===== Recorded information
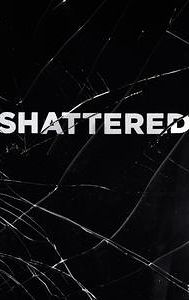 Shattered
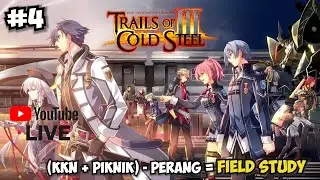 KKN Ala Trails Series Games (Fields Study 1) - The Legend of Heroes: Trails of Cold Steel 3 #4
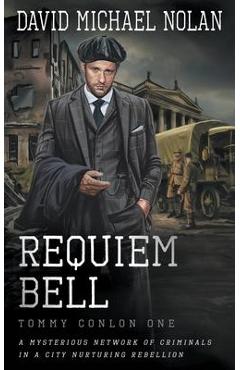 Requiem Bell: A Historical Crime Thriller - David Michael Nolan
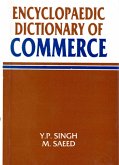 Encyclopaedic Dictionary Of Commerce (eBook, ePUB) Encyclopaedic Dictionary Of Commerce (eBook, ePUB)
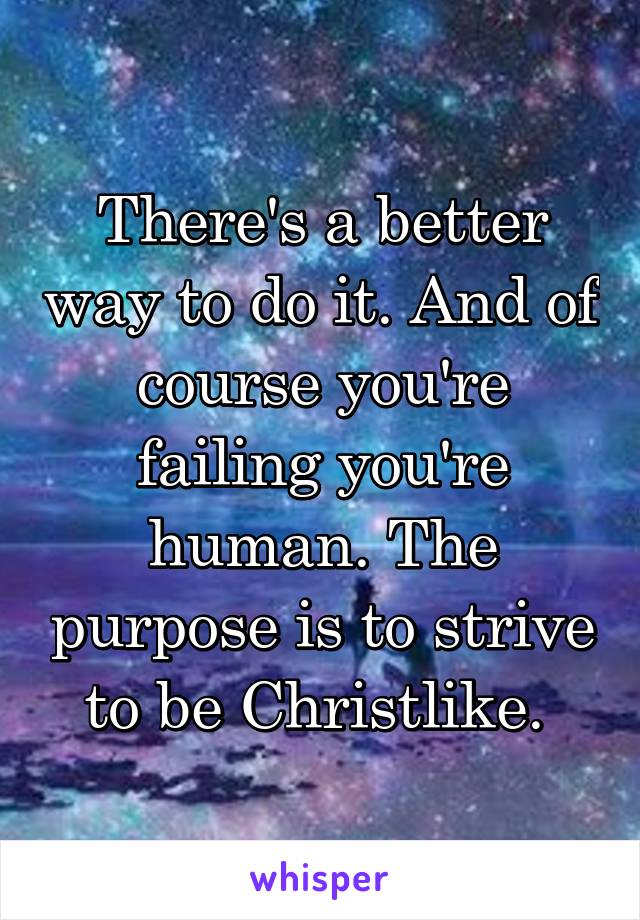 There's a better way to do it. And of course you're failing you're human. The purpose is to strive to be Christlike. 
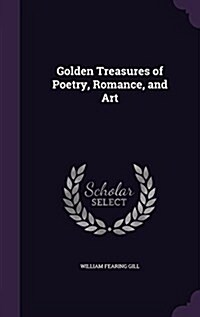 Golden Treasures of Poetry, Romance, and Art (Hardcover)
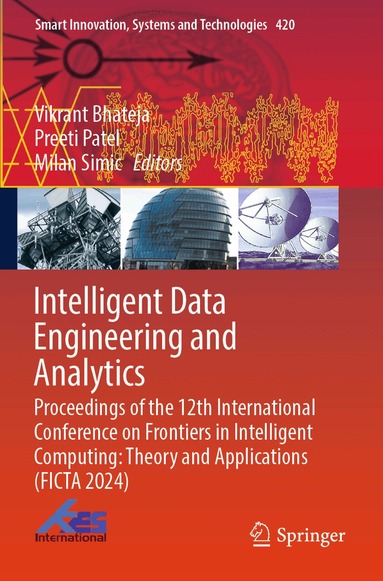 Vikrant Bhateja, Preeti Patel, Milan Simic - Intelligent Data Engineering and Analytics, Häftad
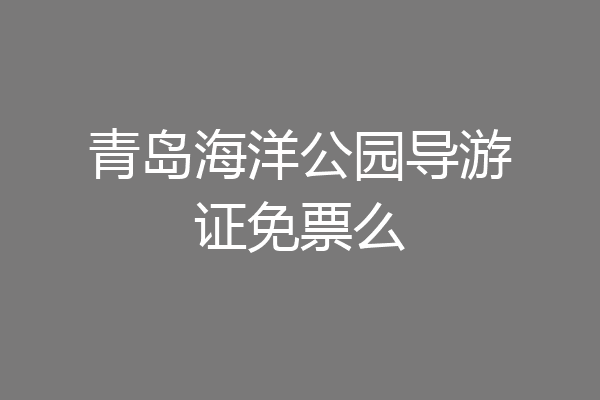 青岛海洋公园导游证免票么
==========
Copy the lines exactly. Start at the line with "There's a better", end at the last line above, include both, and omit all pictures.

## Answer box
 There's a better way to do it. And of course you're failing you're human. The purpose is to strive to be Christlike. 
 Golden Treasures of Poetry, Romance, and Art (Hardcover)
 Vikrant Bhateja, Preeti Patel, Milan Simic - Intelligent Data Engineering and Analytics, Häftad
 青岛海洋公园导游证免票么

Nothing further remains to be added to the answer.